The cab driver was Romanian and some kind of slowburn Gnostic. He learnt we were setting up an art show and pronounced that there was not enough art in the world. To make art you must have soul and today people are without soul. Having just stepped from the World Financial Centre it wasn’t a perspective Amanda, in the front seat, felt moved to contradict. Rocketing up FDR Drive the subject turned to a Future Global Dictatorship, a conspiracy theory he had heard that day and relayed sardonically, as if testing or teasing us.
After slow progress on Monday, the show took shape rapidly on Tuesday and opened yesterday well developed. Ironically the piece looks much better around the highly polished sunlit balcony than in the actual gallery space, which is slightly gloomy with a scruffy concrete floor.
Jack is the poster boy for this incarnation of the show. It’s Graeme’s picture of him tending rice piles in Bocham that has been picked up by the venue and graces banners and brochures and screens. Five vitrines placed around the public concourses have caused a stir so audience numbers should build from a promising start. The vitrine placed at the entrance to the American Express HQ caused such a stir that some agent of the corporation leapt to phone and check who “authorized” the use of 65,800 grains of rice to represent their global workforce alongside all the teachers, police officers and taxi drivers in New York City.

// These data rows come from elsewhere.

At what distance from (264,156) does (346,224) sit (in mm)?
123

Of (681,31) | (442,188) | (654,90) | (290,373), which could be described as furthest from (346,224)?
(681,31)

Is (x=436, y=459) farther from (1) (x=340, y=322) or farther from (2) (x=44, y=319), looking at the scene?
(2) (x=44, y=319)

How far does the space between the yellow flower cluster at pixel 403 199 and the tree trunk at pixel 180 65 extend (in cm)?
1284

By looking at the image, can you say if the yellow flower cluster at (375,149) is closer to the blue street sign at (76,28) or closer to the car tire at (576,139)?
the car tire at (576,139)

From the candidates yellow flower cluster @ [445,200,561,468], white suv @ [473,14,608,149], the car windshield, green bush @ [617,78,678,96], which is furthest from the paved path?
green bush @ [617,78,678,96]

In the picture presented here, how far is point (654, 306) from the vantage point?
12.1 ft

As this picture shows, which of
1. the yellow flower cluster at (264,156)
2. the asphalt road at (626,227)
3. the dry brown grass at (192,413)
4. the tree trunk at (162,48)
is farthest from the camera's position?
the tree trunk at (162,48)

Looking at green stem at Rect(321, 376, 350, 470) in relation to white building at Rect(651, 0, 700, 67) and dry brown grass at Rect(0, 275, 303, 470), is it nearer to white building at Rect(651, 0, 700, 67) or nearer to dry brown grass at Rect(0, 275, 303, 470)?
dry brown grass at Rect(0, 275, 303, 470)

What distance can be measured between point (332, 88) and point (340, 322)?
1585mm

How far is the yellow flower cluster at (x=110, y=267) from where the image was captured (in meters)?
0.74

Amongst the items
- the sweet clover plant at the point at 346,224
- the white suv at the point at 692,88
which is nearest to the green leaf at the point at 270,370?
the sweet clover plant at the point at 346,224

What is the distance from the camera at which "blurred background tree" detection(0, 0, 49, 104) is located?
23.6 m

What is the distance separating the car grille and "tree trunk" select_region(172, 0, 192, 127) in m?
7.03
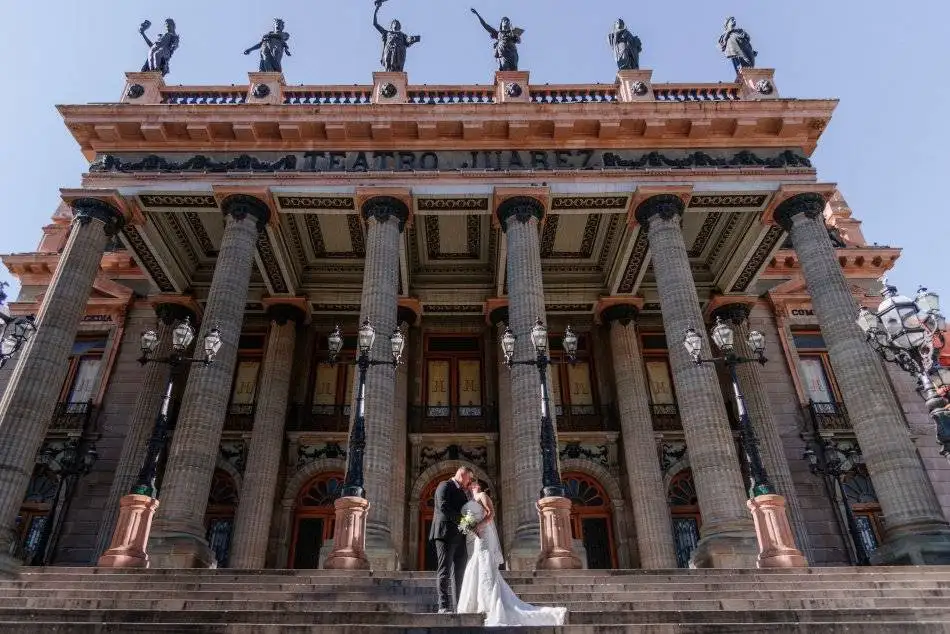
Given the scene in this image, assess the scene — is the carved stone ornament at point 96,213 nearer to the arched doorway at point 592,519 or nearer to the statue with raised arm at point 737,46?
the arched doorway at point 592,519

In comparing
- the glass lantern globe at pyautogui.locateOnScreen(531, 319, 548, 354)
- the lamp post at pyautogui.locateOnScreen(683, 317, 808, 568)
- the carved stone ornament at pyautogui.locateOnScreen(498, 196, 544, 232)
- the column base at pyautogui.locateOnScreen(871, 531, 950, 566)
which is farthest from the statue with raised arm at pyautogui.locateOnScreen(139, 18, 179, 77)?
the column base at pyautogui.locateOnScreen(871, 531, 950, 566)

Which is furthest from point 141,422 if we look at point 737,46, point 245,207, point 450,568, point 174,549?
point 737,46

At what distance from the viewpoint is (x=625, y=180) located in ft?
53.8

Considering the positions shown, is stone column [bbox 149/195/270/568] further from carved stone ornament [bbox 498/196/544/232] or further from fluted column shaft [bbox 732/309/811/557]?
fluted column shaft [bbox 732/309/811/557]

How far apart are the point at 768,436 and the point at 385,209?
11.9m

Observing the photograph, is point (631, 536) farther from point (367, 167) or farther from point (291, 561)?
point (367, 167)

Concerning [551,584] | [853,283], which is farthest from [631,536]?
[853,283]

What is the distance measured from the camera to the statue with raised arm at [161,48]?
18.4 metres

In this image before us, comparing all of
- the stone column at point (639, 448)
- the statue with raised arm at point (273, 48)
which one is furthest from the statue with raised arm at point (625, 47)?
the statue with raised arm at point (273, 48)

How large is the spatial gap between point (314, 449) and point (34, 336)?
7685 millimetres

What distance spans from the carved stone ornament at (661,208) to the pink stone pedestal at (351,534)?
974cm

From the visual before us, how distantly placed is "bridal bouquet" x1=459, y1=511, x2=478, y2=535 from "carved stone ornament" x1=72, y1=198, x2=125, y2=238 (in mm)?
12981

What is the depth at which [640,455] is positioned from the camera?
1761cm

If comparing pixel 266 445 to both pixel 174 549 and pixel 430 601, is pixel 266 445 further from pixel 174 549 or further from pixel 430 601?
pixel 430 601
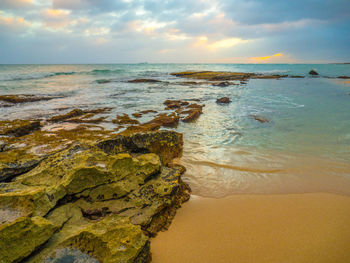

They also wanted to know where the number had come from. It all got smoothed out easily enough, but such twitchiness makes you want to bundle certain people into a big yellow cab and give them a dose of the slowburn.
James
You mean I’m big in New York?! I’ve made it! I’ve finally made it! Have been blown up and put on the side of a building like David Beckham was on fort dunlop?
Have a wicked time over there. I’ve sent a friend of mine in Brooklyn to come in and see it. I told her to say hello.